New generation drugs intended for different types of HRT with menopause are divided into several groups. Synthetic estrogenic products used at the beginning of postmenopause and at its last stage are recommended after removal of the uterus, with mental disorders and impaired performance of the organs of the urinary-genital system. These include such pharmaceutical products as Sygethinum, Estrofem, Dermestril, Proginova and Divigel. Products based on a combination of synthetic estrogen and synthetic progesterone are used to eliminate the unpleasant physiological manifestations of menopause (increased sweating, nervousness, palpitations, etc.) and prevent the development of atherosclerosis, endometrial inflammation and osteoporosis.

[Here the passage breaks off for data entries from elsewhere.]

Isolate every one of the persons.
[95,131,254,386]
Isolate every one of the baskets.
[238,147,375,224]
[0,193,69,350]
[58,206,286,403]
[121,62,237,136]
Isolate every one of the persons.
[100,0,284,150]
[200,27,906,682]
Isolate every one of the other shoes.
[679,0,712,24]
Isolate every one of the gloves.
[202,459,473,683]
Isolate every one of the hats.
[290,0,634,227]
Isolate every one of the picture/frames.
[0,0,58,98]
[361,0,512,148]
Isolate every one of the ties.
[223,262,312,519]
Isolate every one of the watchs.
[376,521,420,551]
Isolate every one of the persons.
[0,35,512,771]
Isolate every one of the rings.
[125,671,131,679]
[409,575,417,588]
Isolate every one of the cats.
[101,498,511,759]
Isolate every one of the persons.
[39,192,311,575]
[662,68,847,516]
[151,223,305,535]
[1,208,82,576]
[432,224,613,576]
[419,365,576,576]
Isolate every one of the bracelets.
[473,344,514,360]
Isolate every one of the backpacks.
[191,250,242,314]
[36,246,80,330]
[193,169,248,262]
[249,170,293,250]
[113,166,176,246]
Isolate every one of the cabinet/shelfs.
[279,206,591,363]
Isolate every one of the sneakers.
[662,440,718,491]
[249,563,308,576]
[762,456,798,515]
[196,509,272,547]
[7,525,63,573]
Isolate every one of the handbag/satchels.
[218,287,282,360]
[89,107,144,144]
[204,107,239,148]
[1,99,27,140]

This group includes: Divina, Klimonorm, Trisequens, Cyclo-Proginova and Climen. Combined steroids that relieve the painful symptoms of menopause and prevent the development of osteoporosis: Divitren and Kliogest. Vaginal tablets and suppositories based on synthetic estradiol are intended for the treatment of genitourinary disorders and the revival of the vaginal microflora. Vagifem and Ovestin. Highly effective, harmless and non-addictive, prescribed to relieve chronic menopausal stress and neurotic disorders, as well as vegetative somatic manifestations (vertigo, dizziness, hypertension, respiratory distress, etc.): Atarax and Grandaxin.

Drug regimens

The regimen for taking steroids with HRT depends on the clinical picture and the stage of postmenopause. There are only two schemes:

  • Short-term therapy - for the prevention of menopausal syndrome. It is prescribed for a short time, from 3 to 6 months, with possible repetitions.
  • Long-term therapy - to prevent late consequences, such as osteoporosis, senile dementia, heart disease. Appointed for 5-10 years.

Taking synthetic hormones in tablets can be prescribed in three different modes:
  • cyclic or continuous monotherapy with one or another type of endogenous steroid;
  • cyclic or continuous, 2-phase and 3-phase treatment with combinations of estrogens and progestins;
  • a combination of female sex steroids with male ones.